**Dataset entries**:
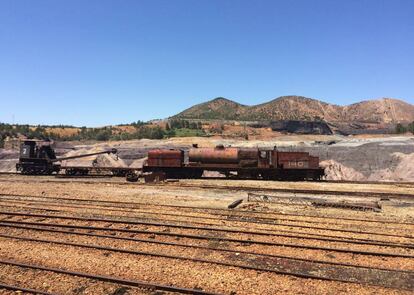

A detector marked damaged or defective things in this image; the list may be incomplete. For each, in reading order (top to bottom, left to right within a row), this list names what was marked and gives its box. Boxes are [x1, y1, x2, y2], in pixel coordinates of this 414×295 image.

rusty railcar [144, 146, 326, 183]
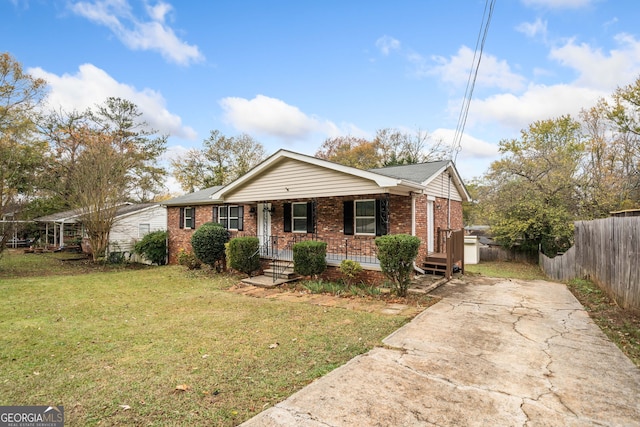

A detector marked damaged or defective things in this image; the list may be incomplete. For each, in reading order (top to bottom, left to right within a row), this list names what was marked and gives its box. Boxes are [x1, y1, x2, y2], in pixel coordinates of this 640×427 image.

cracked concrete [240, 276, 640, 426]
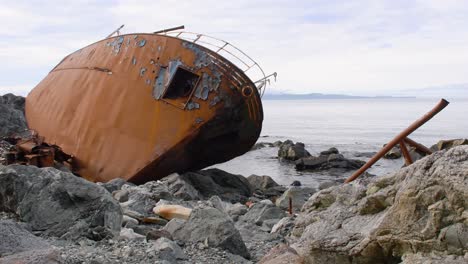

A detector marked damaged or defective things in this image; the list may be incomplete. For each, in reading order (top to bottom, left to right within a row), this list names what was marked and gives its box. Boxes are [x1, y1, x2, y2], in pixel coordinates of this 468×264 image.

rusty metal debris [2, 131, 73, 170]
orange rust color [25, 33, 264, 184]
rusted shipwreck hull [24, 30, 270, 184]
rusty metal debris [22, 27, 276, 184]
rusty metal debris [344, 98, 450, 183]
rusty metal beam [344, 99, 450, 184]
rusty metal beam [398, 140, 414, 165]
rusty metal beam [404, 137, 434, 156]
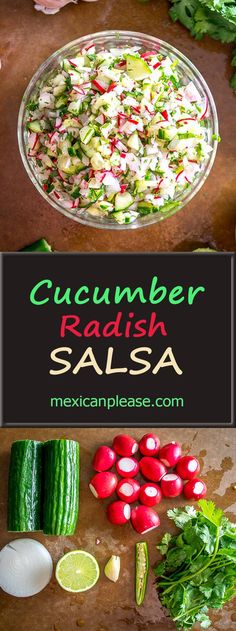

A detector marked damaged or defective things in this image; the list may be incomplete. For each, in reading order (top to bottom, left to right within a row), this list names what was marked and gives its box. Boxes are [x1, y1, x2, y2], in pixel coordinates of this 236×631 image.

rusty metal surface [0, 0, 236, 253]
rusty metal surface [0, 428, 235, 628]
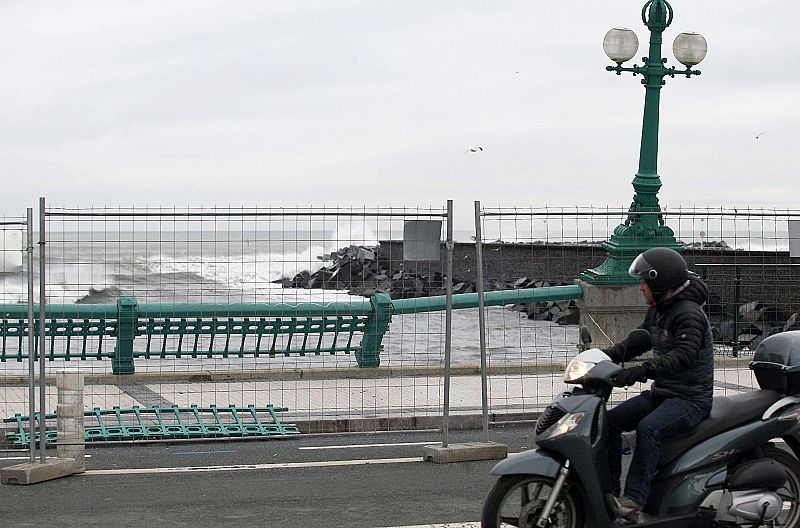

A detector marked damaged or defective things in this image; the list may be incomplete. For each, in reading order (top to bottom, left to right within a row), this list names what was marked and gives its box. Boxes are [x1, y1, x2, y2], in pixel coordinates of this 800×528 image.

damaged promenade railing [0, 284, 580, 372]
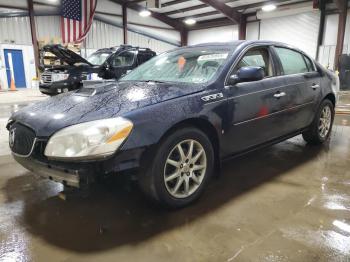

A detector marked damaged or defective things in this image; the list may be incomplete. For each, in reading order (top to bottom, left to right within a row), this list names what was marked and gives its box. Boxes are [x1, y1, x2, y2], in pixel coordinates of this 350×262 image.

exposed headlight housing [44, 118, 134, 160]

**Exercise details**: Please repeat every record above exactly, leaving the pictures out.

**Exercise answer**:
A detector marked damaged or defective things in this image; the list may be incomplete. For each, in reading order (top to bottom, left to right within a row), this list names what was marked and gives its box. Boxes are [x1, y1, x2, y2], in pixel coordinates of this 414×295 image.

rusty railcar [144, 146, 326, 183]

A detector marked damaged or defective things in this image; the list may be incomplete. For each, in reading order (top to bottom, left to right within a row), this list names what was marked and gives its box. Boxes are [x1, y1, x2, y2], in pixel coordinates of this 640×427 image.

cracked concrete [240, 276, 640, 426]

A detector marked damaged or defective things in this image; the list may be incomplete. For each, in reading order (top to bottom, left to right within a row), this list names what was marked and gives its box. Boxes are [x1, y1, x2, y2], in pixel coordinates of this 468×264 image.

rusty metal debris [2, 131, 73, 170]
orange rust color [25, 33, 264, 184]
rusted shipwreck hull [24, 30, 270, 184]
rusty metal debris [22, 27, 276, 184]
rusty metal debris [344, 98, 450, 183]
rusty metal beam [344, 99, 450, 184]
rusty metal beam [398, 140, 414, 165]
rusty metal beam [404, 137, 434, 156]

A detector marked damaged or defective things in this image; the list may be incomplete. For each, in reading order (top to bottom, left to right within a row), this list names what was marked and gives its box. Boxes are [x1, y1, x2, y2], in pixel coordinates of this 236×631 image.

rusty metal surface [0, 0, 236, 253]
rusty metal surface [0, 428, 235, 628]

A detector marked damaged or defective things in this image; the list may be incomplete. For each, in reading order (top to bottom, left to right within a row), this list names what was marked and gives its box. Boxes are [x1, y1, x2, y2], in pixel coordinates of this 800×528 image.

damaged promenade railing [0, 284, 580, 372]

A detector marked damaged or defective things in this image; the list may be incomplete. For each, in reading order (top to bottom, left to right within a row), this list names what was marked and gives its box. Boxes are [x1, y1, x2, y2], in pixel coordinates of this 350×262 image.

exposed headlight housing [44, 118, 134, 160]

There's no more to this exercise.